[Items listed in a dataset]
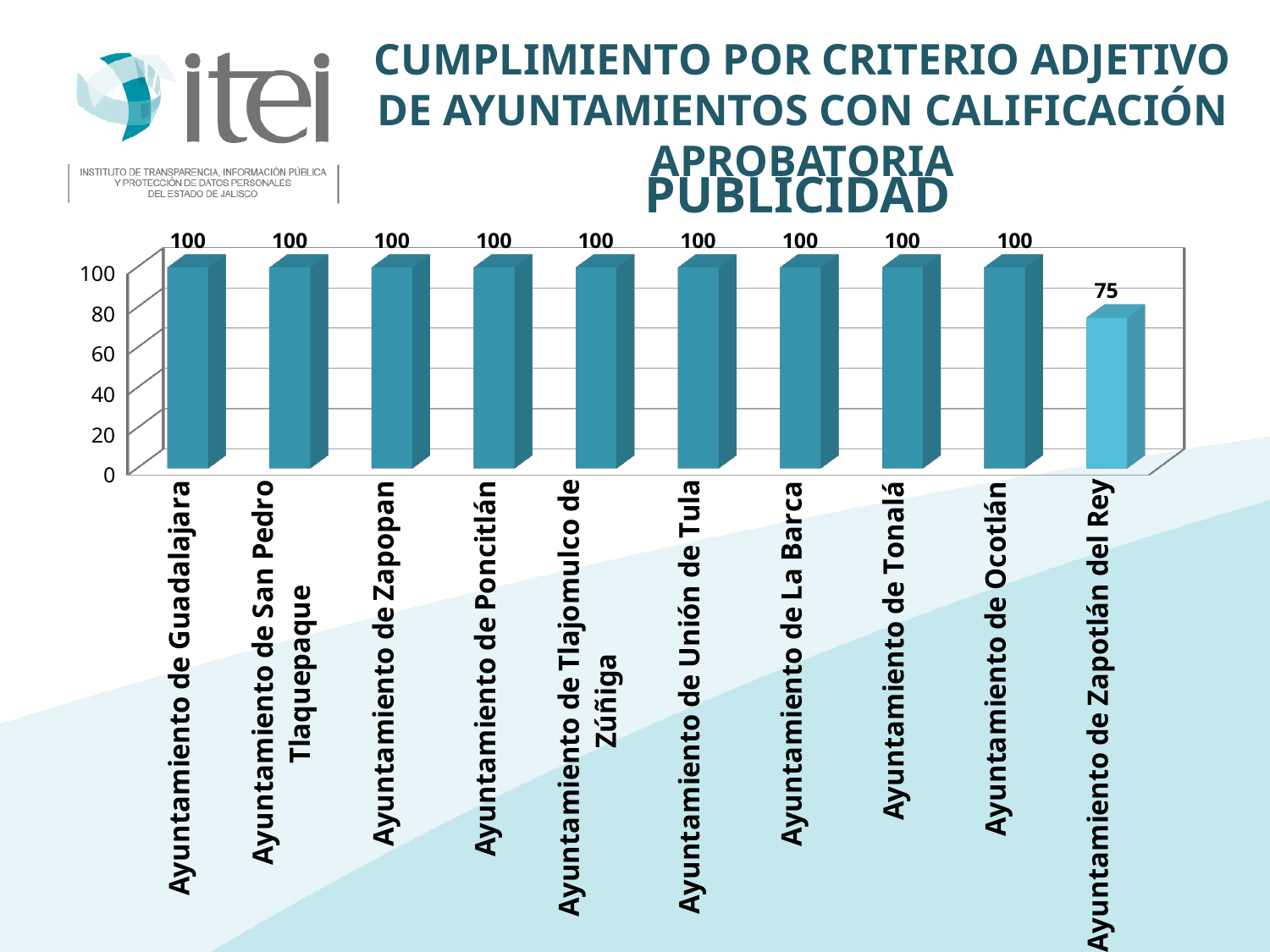
Which is larger, the value for Ayuntamiento de La Barca or the value for Ayuntamiento de Zapotlán del Rey? Ayuntamiento de La Barca How many ayuntamientos have a value of 100? 9 Which ayuntamiento has the lowest value? Ayuntamiento de Zapotlán del Rey What is the title of the chart? PUBLICIDAD How many ayuntamientos are shown in the chart? 10 Is the value for Ayuntamiento de Zapotlán del Rey greater or less than 80? less Which bar is shown in a lighter shade of blue than the others? Ayuntamiento de Zapotlán del Rey What is the value for Ayuntamiento de Tonalá? 100 What is the value for Ayuntamiento de Guadalajara? 100 What is the difference between the value for Ayuntamiento de Ocotlán and the value for Ayuntamiento de Zapotlán del Rey? 25 What is the value for Ayuntamiento de Zapotlán del Rey? 75 What kind of chart is shown on the slide? Bar chart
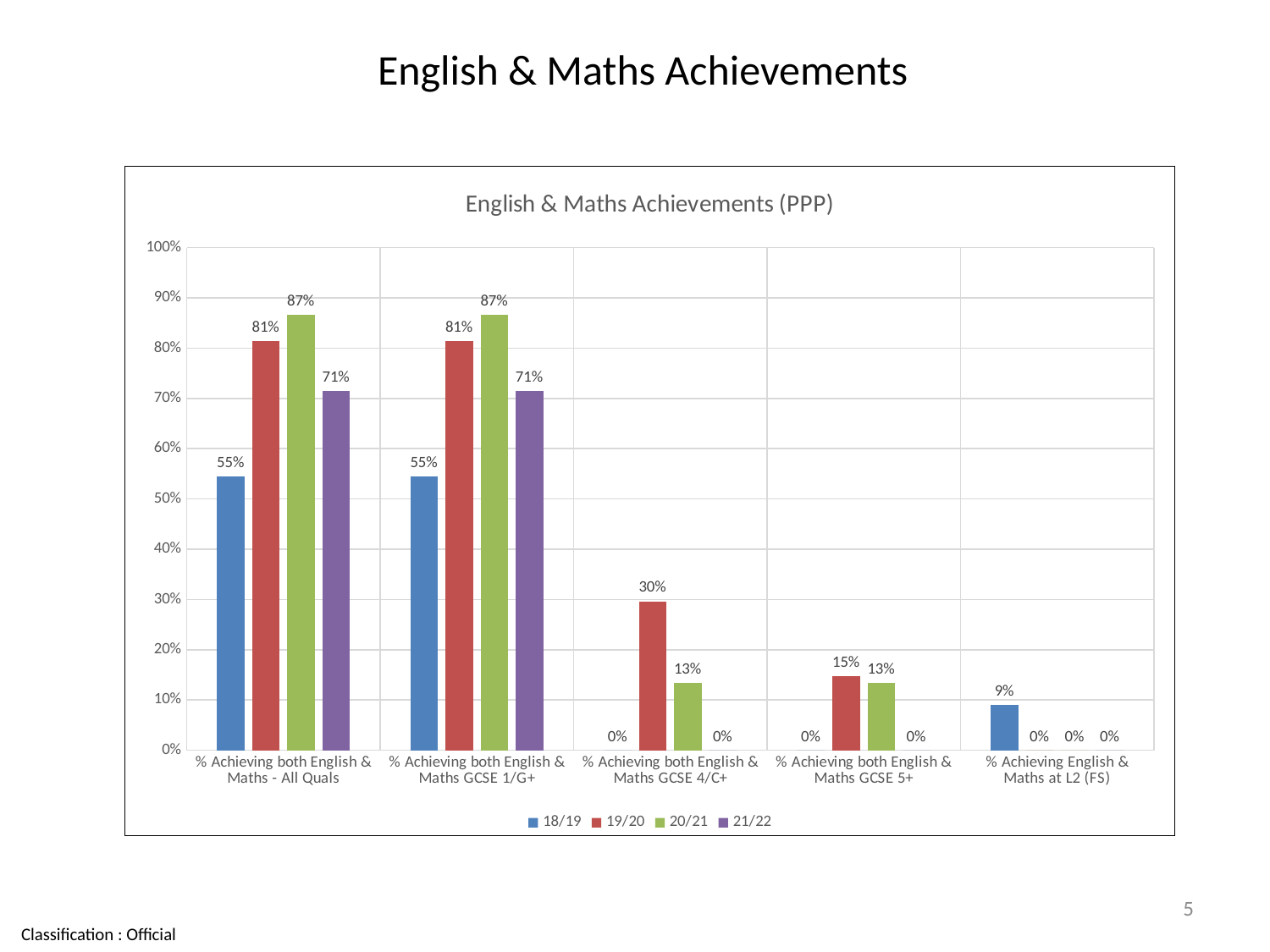
What is the value for 19/20 in the '% Achieving both English & Maths GCSE 4/C+' category? 30% Which series has the lowest value in the '% Achieving both English & Maths GCSE 1/G+' category? 18/19 How many categories are shown on the x axis? 5 What kind of chart is shown on the slide? Bar chart Which series has the highest value in the '% Achieving both English & Maths - All Quals' category? 20/21 Which is larger in the '% Achieving both English & Maths GCSE 5+' category: the 19/20 value or the 20/21 value? 19/20 What is the difference between the 20/21 and 18/19 values in the '% Achieving both English & Maths - All Quals' category? 32% What is the difference between the 19/20 and 20/21 values in the '% Achieving both English & Maths GCSE 4/C+' category? 17% How many series does the legend list? 4 What is the value for 21/22 in the '% Achieving both English & Maths GCSE 1/G+' category? 71% What is the value for 18/19 in the '% Achieving English & Maths at L2 (FS)' category? 9% What is the value for 20/21 in the '% Achieving both English & Maths - All Quals' category? 87%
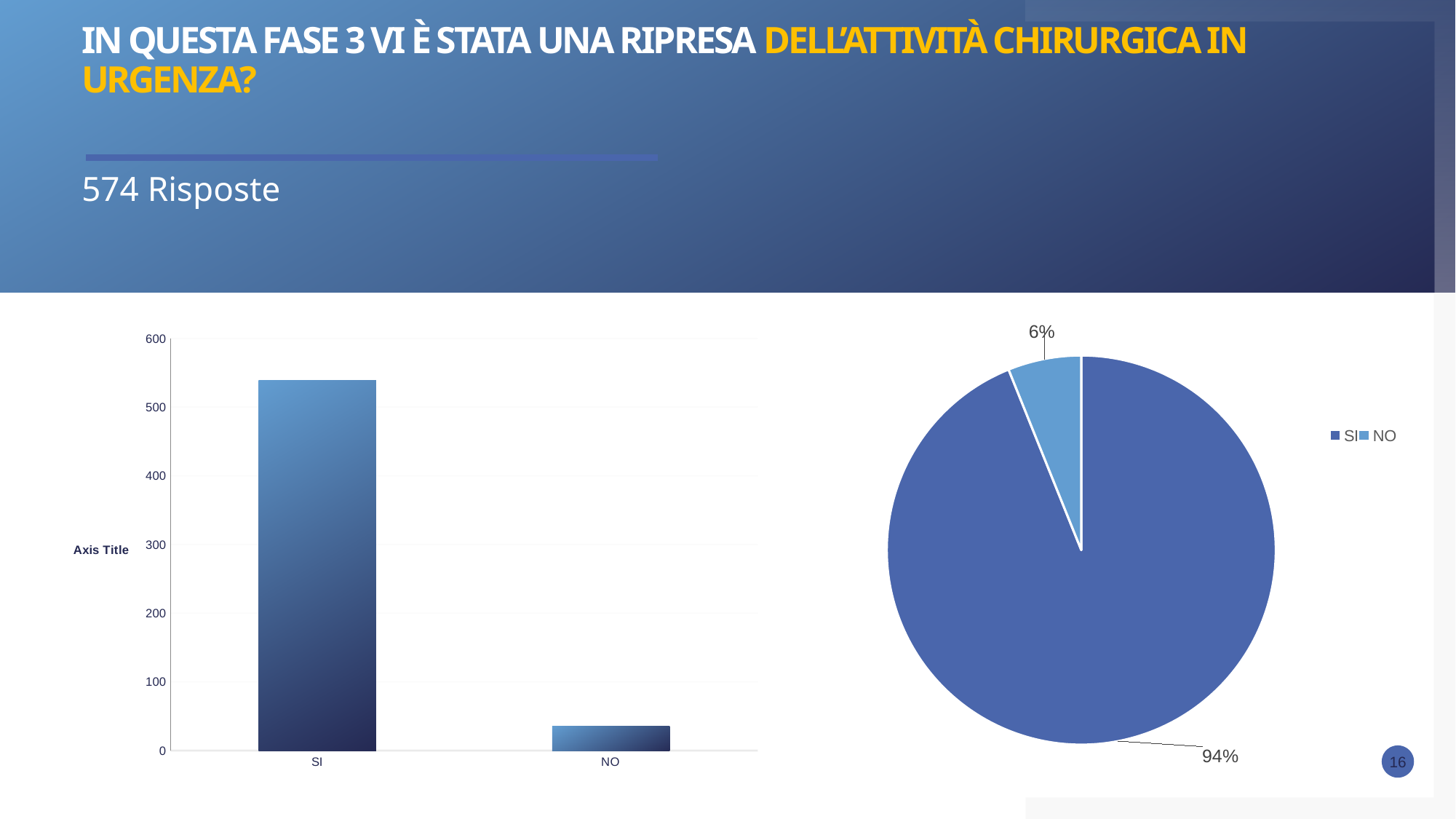
What kind of chart is on the right side of the slide? pie chart In the bar chart on the left, which category has the lowest value? NO In the pie chart on the right, what share does SI have? 94% In the bar chart on the left, how many categories are shown on the x axis? 2 In the pie chart on the right, what share does NO have? 6% In the bar chart on the left, which is larger, the value for SI or the value for NO? SI In the bar chart on the left, what is the highest value shown on the vertical axis? 600 What kind of chart is on the left side of the slide? bar chart In the pie chart on the right, how many entries does the legend list? 2 In the bar chart on the left, is the value for NO greater or less than 100? less In the bar chart on the left, is the value for SI greater or less than 500? greater In the bar chart on the left, which category has the highest value? SI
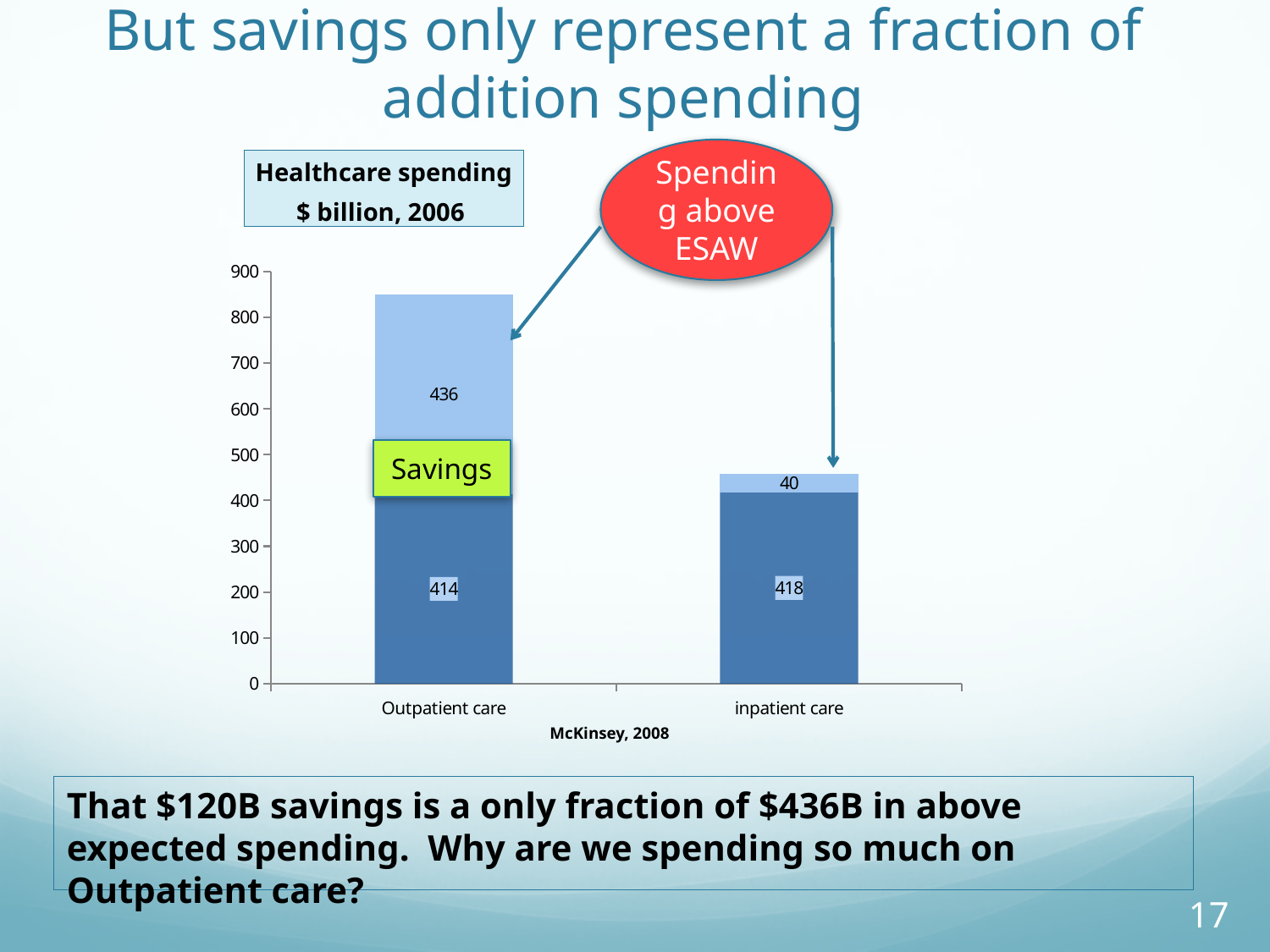
What is the total of the stacked bar for inpatient care? 458 What is the value of the spending above ESAW segment for inpatient care? 40 What is the value of the lower (dark blue) segment for inpatient care? 418 What kind of chart is shown on the slide? Stacked bar chart Is the total height of the inpatient care bar greater or less than 500? less Which category has the larger spending above ESAW segment? Outpatient care What is the total of the stacked bar for Outpatient care? 850 What unit and year does the chart title give for healthcare spending? $ billion, 2006 What is the difference between the spending above ESAW segments for Outpatient care and inpatient care? 396 How many categories are shown on the x axis? 2 What is the value of the lower (dark blue) segment for Outpatient care? 414 What is the value of the spending above ESAW segment for Outpatient care? 436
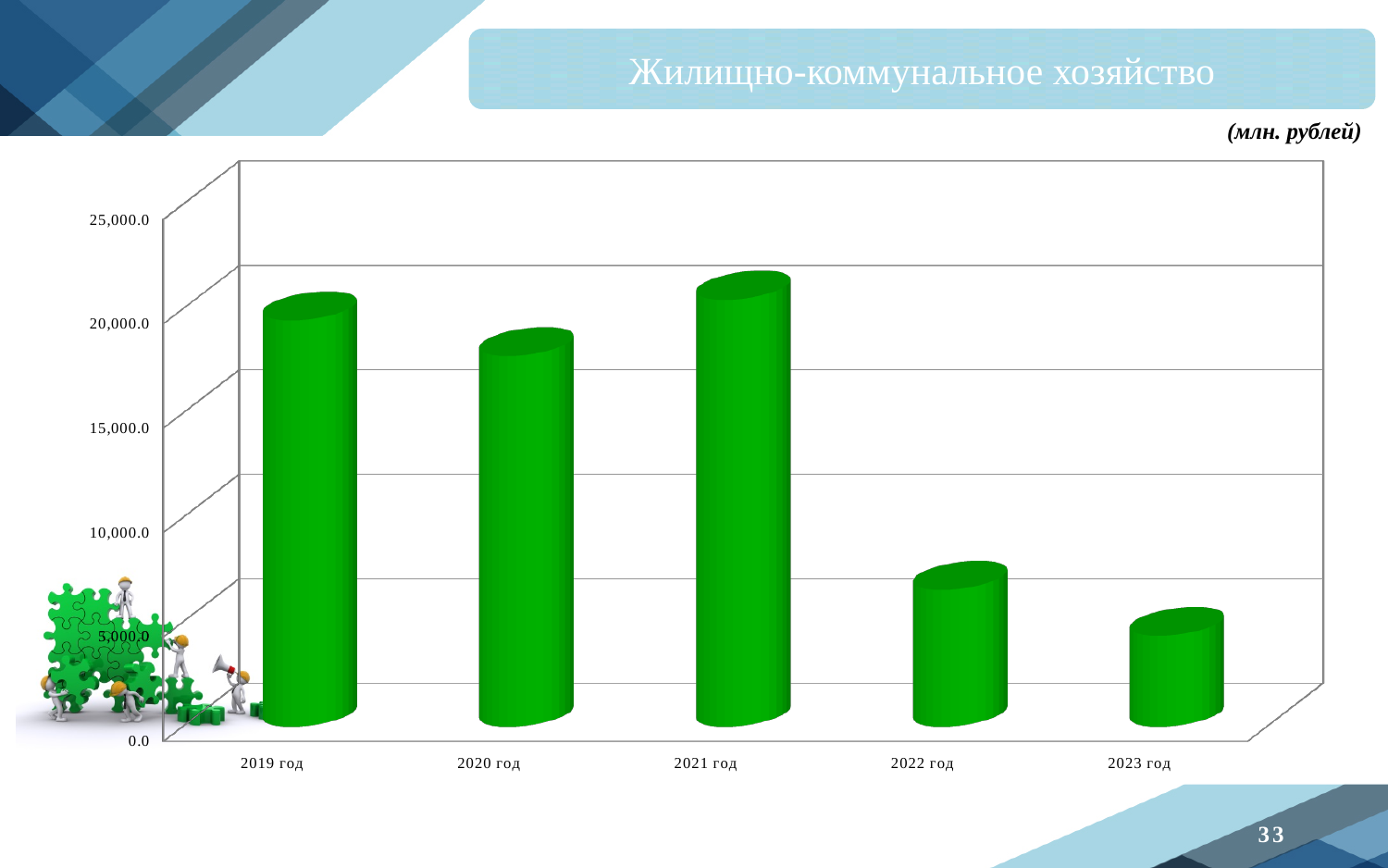
Is the value for 2020 год greater or less than 20,000.0? less How many categories (years) are shown on the x axis of the chart? 5 Which year has the lowest value in the chart? 2023 год Which year has the highest value in the chart? 2021 год Which is larger, the value for 2021 год or the value for 2022 год? 2021 год Is the value for 2022 год greater or less than 10,000.0? less What kind of chart is shown on the slide? bar chart Which is larger, the value for 2019 год or the value for 2020 год? 2019 год What is the title of the chart on the slide? Жилищно-коммунальное хозяйство Is the value for 2022 год greater or less than 5,000.0? greater Do the values generally rise or fall from 2021 год to 2023 год? fall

* EXERCISE PROMPT:
Rewrite each of the records with "kind of chart" changed to "type of chart" and everything else kept the same. Leave out the pictures.

* TASK RESPONSE:
Which is larger, the value for Ayuntamiento de La Barca or the value for Ayuntamiento de Zapotlán del Rey? Ayuntamiento de La Barca How many ayuntamientos have a value of 100? 9 Which ayuntamiento has the lowest value? Ayuntamiento de Zapotlán del Rey What is the title of the chart? PUBLICIDAD How many ayuntamientos are shown in the chart? 10 Is the value for Ayuntamiento de Zapotlán del Rey greater or less than 80? less Which bar is shown in a lighter shade of blue than the others? Ayuntamiento de Zapotlán del Rey What is the value for Ayuntamiento de Tonalá? 100 What is the value for Ayuntamiento de Guadalajara? 100 What is the difference between the value for Ayuntamiento de Ocotlán and the value for Ayuntamiento de Zapotlán del Rey? 25 What is the value for Ayuntamiento de Zapotlán del Rey? 75 What type of chart is shown on the slide? Bar chart
What is the value for 19/20 in the '% Achieving both English & Maths GCSE 4/C+' category? 30% Which series has the lowest value in the '% Achieving both English & Maths GCSE 1/G+' category? 18/19 How many categories are shown on the x axis? 5 What type of chart is shown on the slide? Bar chart Which series has the highest value in the '% Achieving both English & Maths - All Quals' category? 20/21 Which is larger in the '% Achieving both English & Maths GCSE 5+' category: the 19/20 value or the 20/21 value? 19/20 What is the difference between the 20/21 and 18/19 values in the '% Achieving both English & Maths - All Quals' category? 32% What is the difference between the 19/20 and 20/21 values in the '% Achieving both English & Maths GCSE 4/C+' category? 17% How many series does the legend list? 4 What is the value for 21/22 in the '% Achieving both English & Maths GCSE 1/G+' category? 71% What is the value for 18/19 in the '% Achieving English & Maths at L2 (FS)' category? 9% What is the value for 20/21 in the '% Achieving both English & Maths - All Quals' category? 87%
What type of chart is on the right side of the slide? pie chart In the bar chart on the left, which category has the lowest value? NO In the pie chart on the right, what share does SI have? 94% In the bar chart on the left, how many categories are shown on the x axis? 2 In the pie chart on the right, what share does NO have? 6% In the bar chart on the left, which is larger, the value for SI or the value for NO? SI In the bar chart on the left, what is the highest value shown on the vertical axis? 600 What type of chart is on the left side of the slide? bar chart In the pie chart on the right, how many entries does the legend list? 2 In the bar chart on the left, is the value for NO greater or less than 100? less In the bar chart on the left, is the value for SI greater or less than 500? greater In the bar chart on the left, which category has the highest value? SI
What is the total of the stacked bar for inpatient care? 458 What is the value of the spending above ESAW segment for inpatient care? 40 What is the value of the lower (dark blue) segment for inpatient care? 418 What type of chart is shown on the slide? Stacked bar chart Is the total height of the inpatient care bar greater or less than 500? less Which category has the larger spending above ESAW segment? Outpatient care What is the total of the stacked bar for Outpatient care? 850 What unit and year does the chart title give for healthcare spending? $ billion, 2006 What is the difference between the spending above ESAW segments for Outpatient care and inpatient care? 396 How many categories are shown on the x axis? 2 What is the value of the lower (dark blue) segment for Outpatient care? 414 What is the value of the spending above ESAW segment for Outpatient care? 436
Is the value for 2020 год greater or less than 20,000.0? less How many categories (years) are shown on the x axis of the chart? 5 Which year has the lowest value in the chart? 2023 год Which year has the highest value in the chart? 2021 год Which is larger, the value for 2021 год or the value for 2022 год? 2021 год Is the value for 2022 год greater or less than 10,000.0? less What type of chart is shown on the slide? bar chart Which is larger, the value for 2019 год or the value for 2020 год? 2019 год What is the title of the chart on the slide? Жилищно-коммунальное хозяйство Is the value for 2022 год greater or less than 5,000.0? greater Do the values generally rise or fall from 2021 год to 2023 год? fall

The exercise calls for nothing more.